Even so, Nolan manages some wowing action sequences that immerse the viewer in the moment. One of the many heists requires the Protagonist’s fixer, played by an underused Himesh Patel (Yesterday), to crash a real 747 into an airport hanger—a stunt that avoids CGI and impresses with its realness and sheer size. Deep down, Nolan wants to make broad James Bond movies, evidenced by his interest in convoluted spy scenarios and shoot-em-up action. His characters even speak in such superhero terms (“We’re the people saving the world from what might’ve been.”). What makes Nolan’s films of interest is how they explore uncommon imagery. When the Protagonist eventually becomes inverted, he seems to exist in a Twin Peaks dream, traveling forward through a world set on reverse—making for a disorienting, but no less fascinating, visual incongruity. Nolan usually excels at creating iconic or at least massive action sequences, and the ambitious finale could have been impressive but proves borderline unintelligible. Multiple parties travel in various directions through time, each identified with a different armband or outfit, but Nolan and editor Jennifer Lame create confusion in the scene’s geography. We only get a general sense of who’s who and what they’re trying to achieve, making the whole sequence feel like organized chaos. At least it all looks sharp, thanks to van Hoytema. 

Although I could probably write out a diagram of what happens (and when) if I had to, the film’s lack of dramatics failed to implant a desire to understand the temporal structure.

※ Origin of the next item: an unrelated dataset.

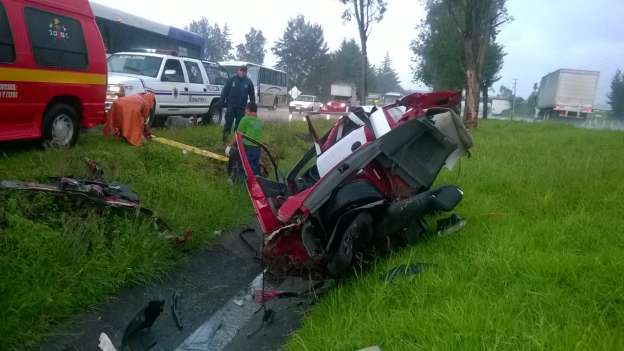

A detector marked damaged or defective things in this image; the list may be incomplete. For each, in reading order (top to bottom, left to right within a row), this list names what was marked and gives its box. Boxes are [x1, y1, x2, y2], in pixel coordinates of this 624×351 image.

severely crushed car [236, 91, 470, 278]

The emotional stakes in Inception or similar cinematic riddles like The Terminator (1984) and Looper (2011) give the viewer motivation to solve the puzzle. In Tenet, Washington, Pattinson, and Debicki’s characters have so little significance that they feel like nondescript pieces on a chessboard, playing against alternate versions of themselves on the other side. They talk about nothing but the task at hand, using spy lingo and brief, one-sentence explanations of complex concepts, which are not always supported by the film’s visual presentation. It’s this quality that makes Tenet the first Nolan film to leave me agreeing with his longtime detractors. Some critics regularly declare that his films are emotionally hollow, technically sloppy, and dramatically uninvolving. They argue his characters have no personalities and his action scenes have no spatial cohesion. In every case before his latest feature, I would disagree. Here, it’s an unfortunate exception.  

In an interview for the publication of Inception’s script, Nolan told his brother Johnathan, “I give a film a lot of credit for trying to do something fresh—even if it doesn’t work. You appreciate the effort to a degree.” That sums up how I feel about Tenet. It’s an admirable effort, even if it doesn’t work. Each of the film’s qualities discussed in this review—Nolan’s playfulness with narrative structure, his elaborate action sequences, his interest in time as a way of layering plot—have been explored in other, better Nolan endeavors. Films like Memento, Inception, Interstellar, and Dunkirk show that Nolan can manipulate time and narrative with precision, implanting equal interest not only in the plot’s conceit but its arrangement. Tenet feels unfocused by comparison, full of visual disparities and messy cutting that contains faulty shot-to-shot logic—mistakes which are disastrous for such an ambitious, carefully regimented series of events moving forward and backward through time. Whatever its formal flaws, Tenet suffers most from its absence of feeling and thinly described characters, leaving Nolan’s cinematic puzzle box a contraption with nothing inside for those who attempt to solve it.